**PROBLEM STATEMENT**
Repeat the entries without change, omitting the pictures.

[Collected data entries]
-*-*-

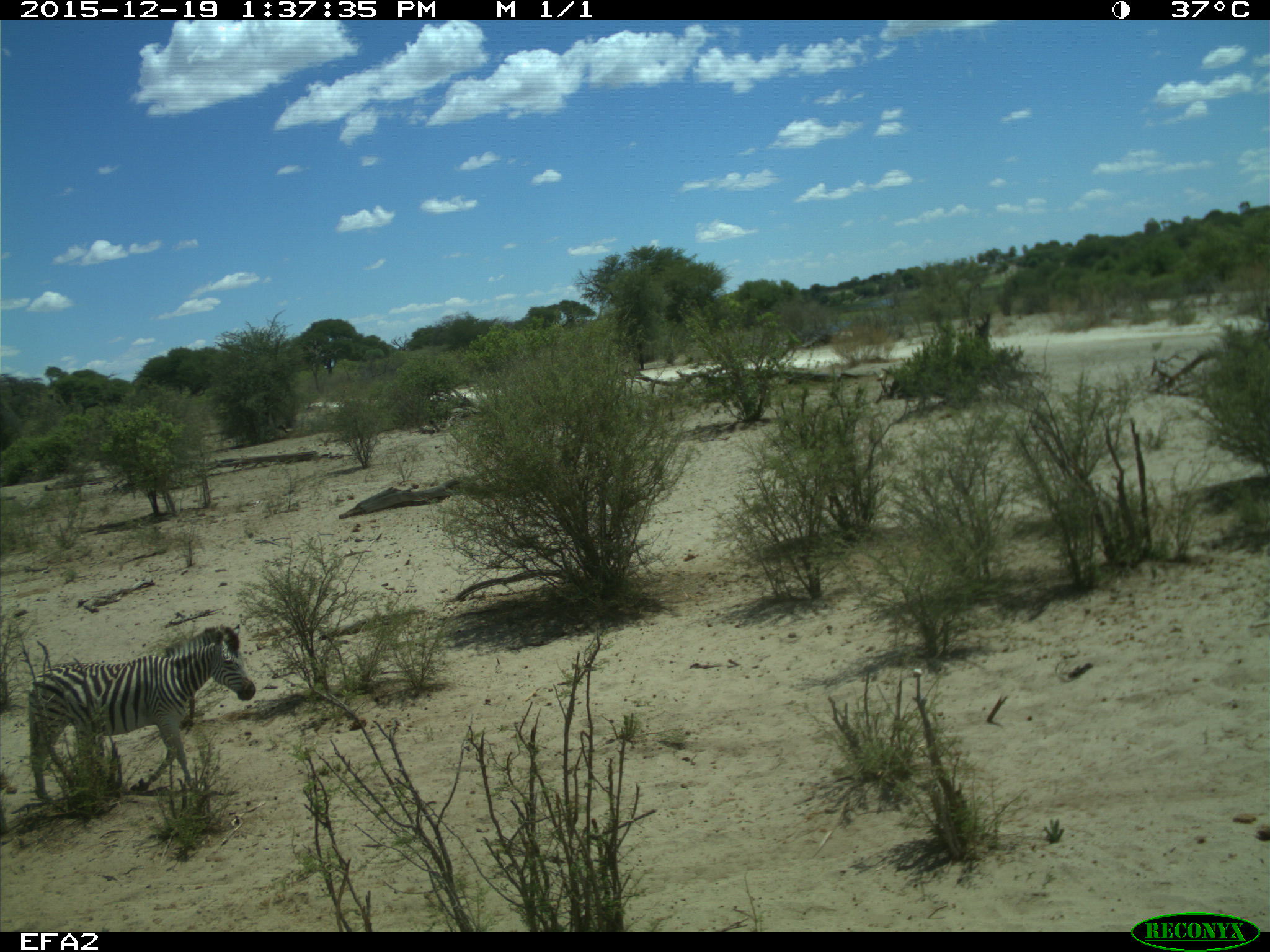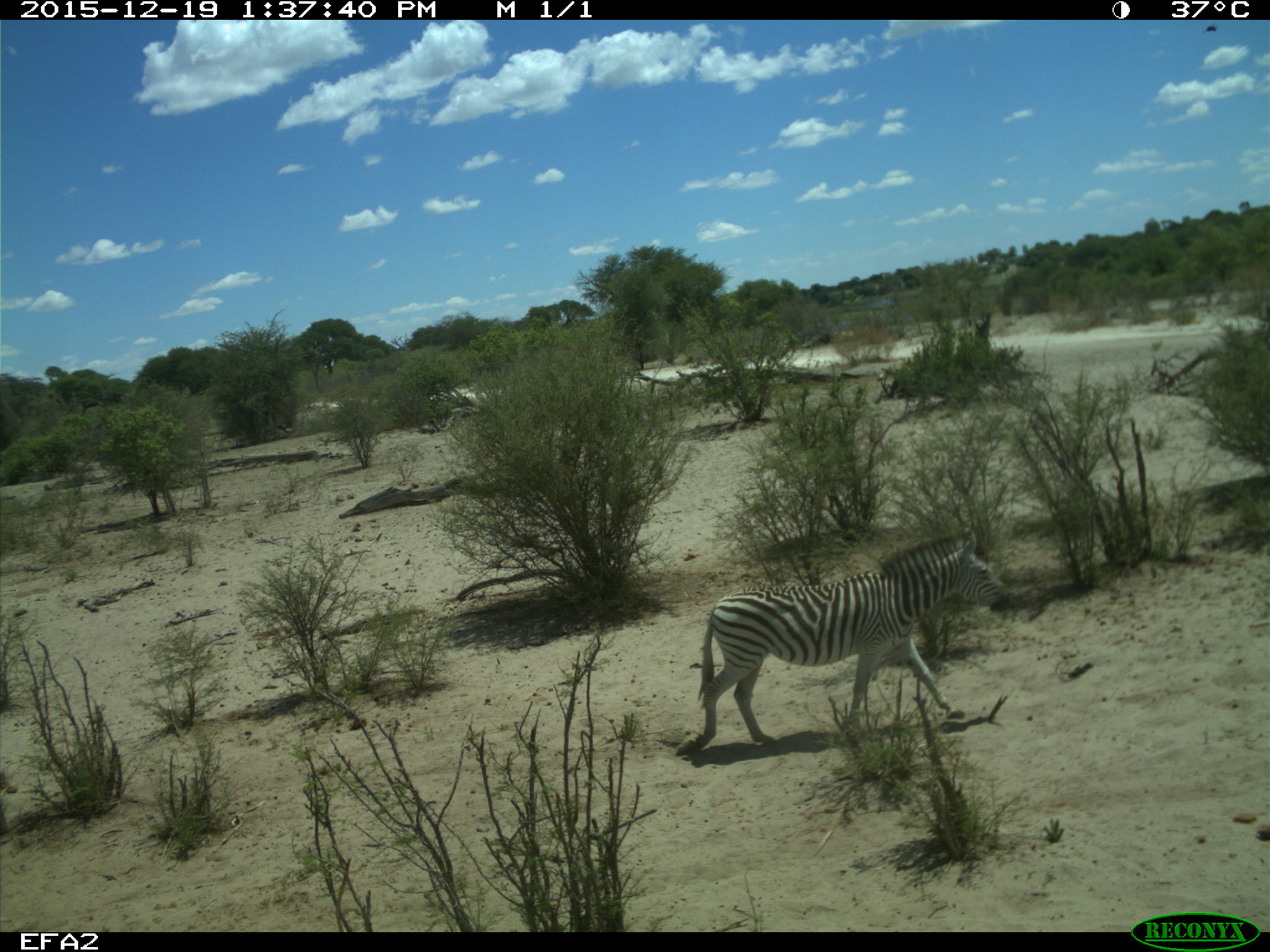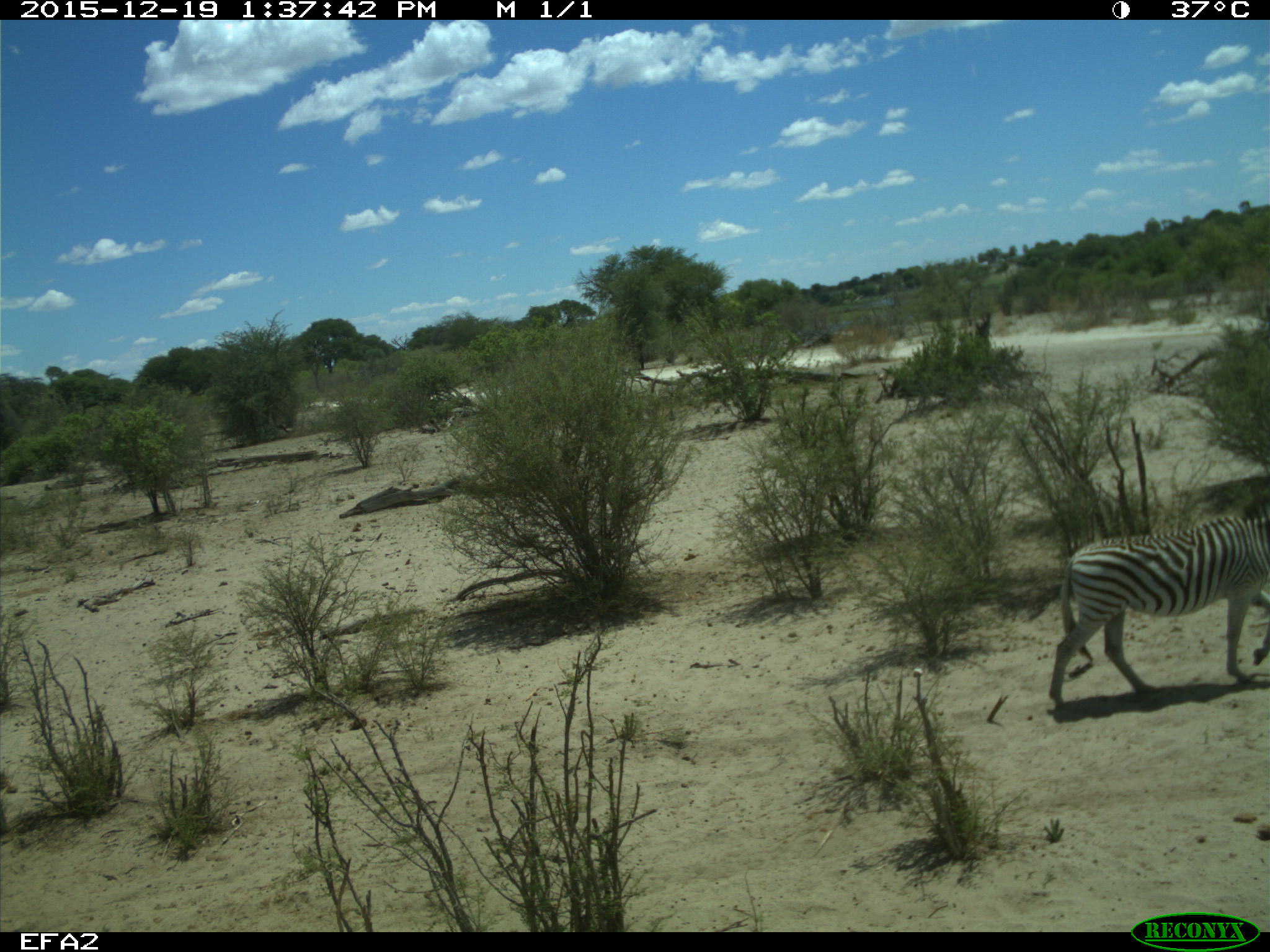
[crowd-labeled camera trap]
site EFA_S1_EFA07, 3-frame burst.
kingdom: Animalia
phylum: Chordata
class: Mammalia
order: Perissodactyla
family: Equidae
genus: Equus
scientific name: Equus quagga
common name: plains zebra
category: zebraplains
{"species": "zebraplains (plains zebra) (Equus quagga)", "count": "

-*-*-

**ANSWER TO THE PROBLEM**
[crowd-labeled camera trap]
site EFA_S1_EFA07, 3-frame burst.
kingdom: Animalia
phylum: Chordata
class: Mammalia
order: Perissodactyla
family: Equidae
genus: Equus
scientific name: Equus quagga
common name: plains zebra
category: zebraplains
{"species": "zebraplains (plains zebra) (Equus quagga)", "count": "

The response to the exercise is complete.